PROMPT A: In the forum thread about the silent spinner, how many regular silent spinners does cherrie_b say she has?
PROMPT B: From the forum thread about the silent spinner, reproduce the passage starting at "Which is the" and ending at "the same noise.".

DOCUMENT EXTRACT:
>>>
# Silent Spinner... not so silent??



## Tillski (Jan 8, 2009)

Hi

I am wanting to get a silent spinner for our cage, partially because the current one drives me crazy and secondly because it would cut down on squabbles between the two hammies (although last night they were running alongside each other although I'm sure this sharing attitude won't last long!)

The one on the pets at home website has one or two bad reviews, saying that it is actually not that silent… anyone have experience of this wheel? Regular Silent Spinner Exercise Wheel for Hamsters and Gerbils by Superpet-Exercise-Pets at Home: Buy Pet Supplies from our Online UK Pet Shop

Which is the best and where can I get it for a good price? Does anyone know if pets at home do any others in store apart from what's on the site

Also, for anyone that has read my other threads I have finally located the hamsters peeing spot! I never thought I would find that so exciting! Lol, had a good look/feel/sniff round last night (not the most pleasant) and they do it in their separate 'exercise' cage which is handy from a cleaning point of view as I can cut it off whilst doing it and it's a much smaller area than cleaning the main cage more than once a week. Good little hamsters! :thumbup:


----------



## EmzieAngel (Apr 22, 2009)

I had bought a silent spinner from pets at home and it still made the same noise.


----------



## cherrie_b (Dec 14, 2008)

haha!! I am glad you found the wee space! :thumbup:

I have 5 regular silent spinners and they are great...if you want extra silent spinning, you could add some vaseline/veg oil to the spinning mechanism. 

I also have the biggest silent spinner and this works by a different mechanism and is not that silent...so vaseline had to go on it!
<<<
SOURCE DATA:
>>>
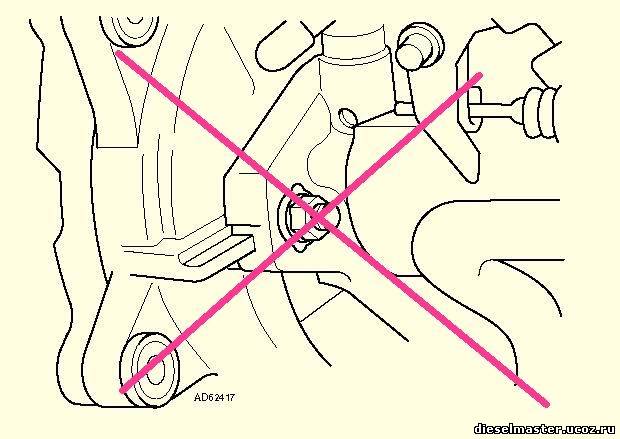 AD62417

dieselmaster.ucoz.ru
<<<
>>>
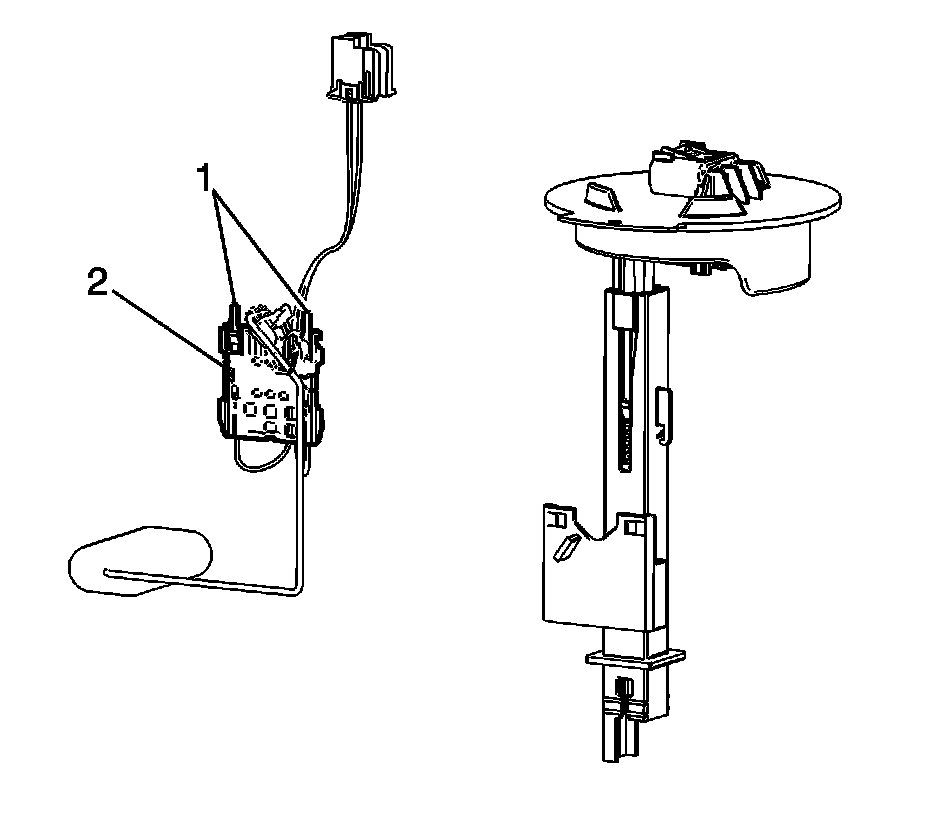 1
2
<<<
>>>
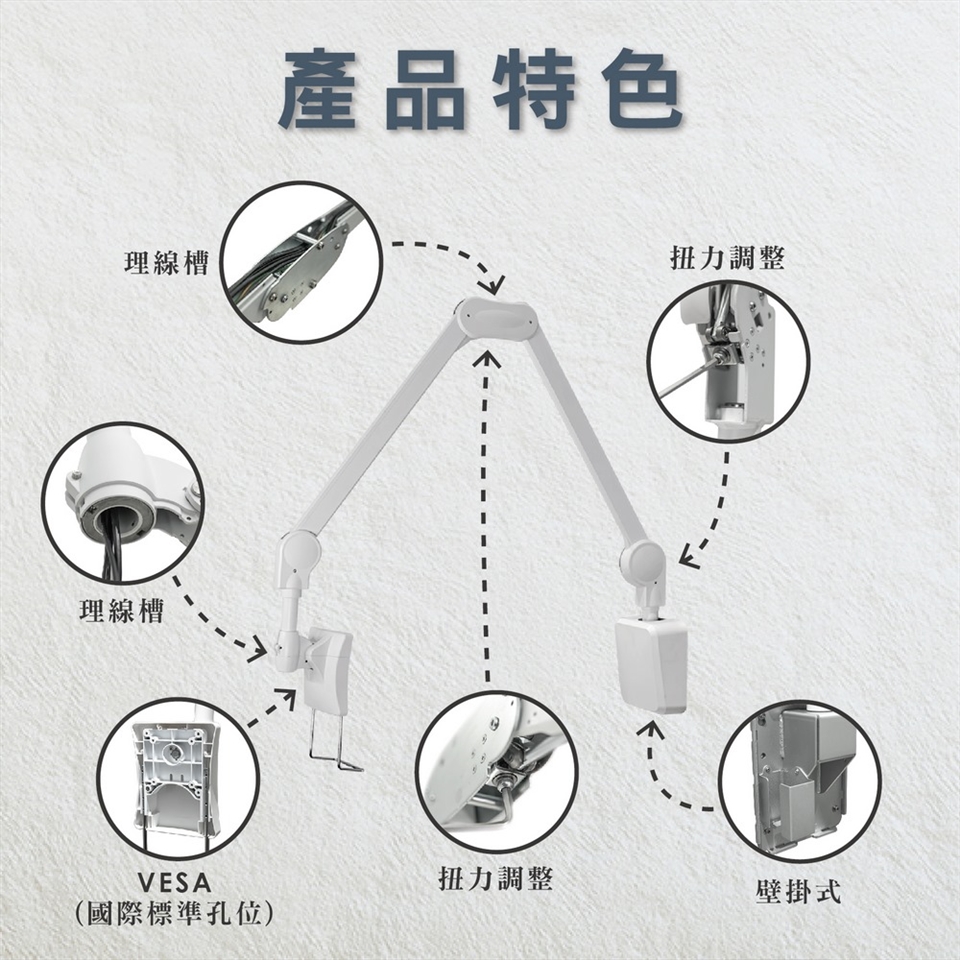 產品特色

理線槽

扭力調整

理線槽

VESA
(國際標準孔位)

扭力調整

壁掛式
<<<
RESPONSE AREA A: Five.

RESPONSE AREA B:
Which is the best and where can I get it for a good price? Does anyone know if pets at home do any others in store apart from what's on the site

Also, for anyone that has read my other threads I have finally located the hamsters peeing spot! I never thought I would find that so exciting! Lol, had a good look/feel/sniff round last night (not the most pleasant) and they do it in their separate 'exercise' cage which is handy from a cleaning point of view as I can cut it off whilst doing it and it's a much smaller area than cleaning the main cage more than once a week. Good little hamsters! :thumbup:


----------



## EmzieAngel (Apr 22, 2009)

I had bought a silent spinner from pets at home and it still made the same noise.